To do — Lay out each line of the items below as a Markdown table with the columns Row and Line, numbering the rows and skipping any blank lines. Omit the pictures.

◆ ◆ ◆ ◆ ◆ ◆ ◆

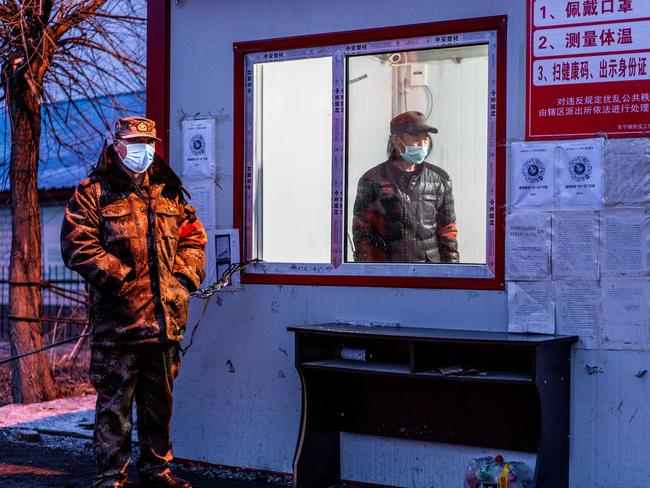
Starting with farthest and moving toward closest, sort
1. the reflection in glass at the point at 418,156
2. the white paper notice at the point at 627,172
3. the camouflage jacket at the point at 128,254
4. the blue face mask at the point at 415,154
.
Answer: the blue face mask at the point at 415,154 → the reflection in glass at the point at 418,156 → the camouflage jacket at the point at 128,254 → the white paper notice at the point at 627,172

◆ ◆ ◆ ◆ ◆ ◆ ◆

Response to the task —
| Row | Line |
|---|---|
| 1 | Starting with farthest and moving toward closest, sort |
| 2 | 1. the reflection in glass at the point at 418,156 |
| 3 | 2. the white paper notice at the point at 627,172 |
| 4 | 3. the camouflage jacket at the point at 128,254 |
| 5 | 4. the blue face mask at the point at 415,154 |
| 6 | . |
| 7 | Answer: the blue face mask at the point at 415,154 → the reflection in glass at the point at 418,156 → the camouflage jacket at the point at 128,254 → the white paper notice at the point at 627,172 |